3 Dried Squid Snacks that Represent Japan
“Surume (するめ)”, also known as “Atarime (あたりめ)”, is a dried squid snack widely enjoyed in Japan as an accompaniment for alcoholic drinks or “Otsumami (おつまみ)”. There is a variety of such dried squid snacks in Japan, which include “Noshi-ika (のしいか)” and “Saki-ika (さきいか)”.
3 Common Types of Japanese Dried Squid Snacks
Actually, Surume, Noshi-ika, and Saki-ika are common types of dried squid snacks in Japan, and the word “ika (いか)” means squid or cuttlefish in Japanese, but what kinds of Japanese dried squid snacks are they? Today, I will explain it.
First off, Surume is a traditional Japanese snack food made typically from the squid species called “Surume Ika (スルメイカ)” that has been gutted and dried under the sun. Hence, the dried squid has almost the same shape as the original. After toasting or grilling and shredding the dried whole squid into thin strips by hand, we Japanese eat the Surume shreds typically dipping in a sauce of mayonnaise and Shichimi Togarashi.

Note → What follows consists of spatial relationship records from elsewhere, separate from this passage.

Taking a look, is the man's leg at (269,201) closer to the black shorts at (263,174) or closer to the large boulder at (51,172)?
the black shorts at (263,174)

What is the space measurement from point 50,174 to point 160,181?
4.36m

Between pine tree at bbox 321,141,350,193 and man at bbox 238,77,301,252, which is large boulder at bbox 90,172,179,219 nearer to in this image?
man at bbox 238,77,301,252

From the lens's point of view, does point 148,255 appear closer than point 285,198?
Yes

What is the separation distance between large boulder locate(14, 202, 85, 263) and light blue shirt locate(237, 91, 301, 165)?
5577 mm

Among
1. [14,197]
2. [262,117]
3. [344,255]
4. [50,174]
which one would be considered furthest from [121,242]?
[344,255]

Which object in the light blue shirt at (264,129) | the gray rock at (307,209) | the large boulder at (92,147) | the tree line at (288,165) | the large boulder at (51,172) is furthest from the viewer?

Noshiika is a Japanese snack food made by heating and flattening out a dried squid with iron rollers. Thus, it is soft and very thin in thickness as compared to the Surume squid. As for the variety, Noshi-ika comes in 2 types; one is unseasoned, while the other is salty-sweet, sweetened with sugar, starch syrup, and honey. By the way, there is a Dagashi snack called Noshiika Taro, but it is made not from squid but from fish paste.

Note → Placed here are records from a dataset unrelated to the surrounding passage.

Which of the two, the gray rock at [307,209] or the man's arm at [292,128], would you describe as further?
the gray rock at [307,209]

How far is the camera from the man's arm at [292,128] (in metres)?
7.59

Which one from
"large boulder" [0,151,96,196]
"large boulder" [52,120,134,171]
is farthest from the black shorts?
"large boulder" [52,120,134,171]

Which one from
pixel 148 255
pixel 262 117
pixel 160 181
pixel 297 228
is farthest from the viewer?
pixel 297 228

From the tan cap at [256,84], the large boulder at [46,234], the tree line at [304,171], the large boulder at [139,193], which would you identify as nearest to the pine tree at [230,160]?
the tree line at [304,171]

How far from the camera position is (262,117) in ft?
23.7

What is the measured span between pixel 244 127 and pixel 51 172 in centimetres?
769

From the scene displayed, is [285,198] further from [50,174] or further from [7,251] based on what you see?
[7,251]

In the name, “Saki (さき)” or “Saku (裂く)” is the Japanese word for “shred”, so Saki-ika is a dried shredded squid snack. As with the Surume squid, Saki-ika is widely enjoyed in Japan as an accompaniment for alcoholic beverages or Otsumami. Originally, it is made from grilled Surume, but in recent years many Saki-ika products are produced from raw squid.
The original type is often sold by the name of “Surume Sakiika (するめさきいか)”, while the latter is often referred to as “Soft Sakiika (ソフトさきいか)” as its texture is soft and tender compared to the former. Like Noshi-ika, Saki-ika is available in 2 types; one is seasoned mainly with salt and sugar, while the other is unseasoned so they can be eaten in the same manner as the Surume squid, dipping in mayo with the 7 spice blend Shichimi Togarashi.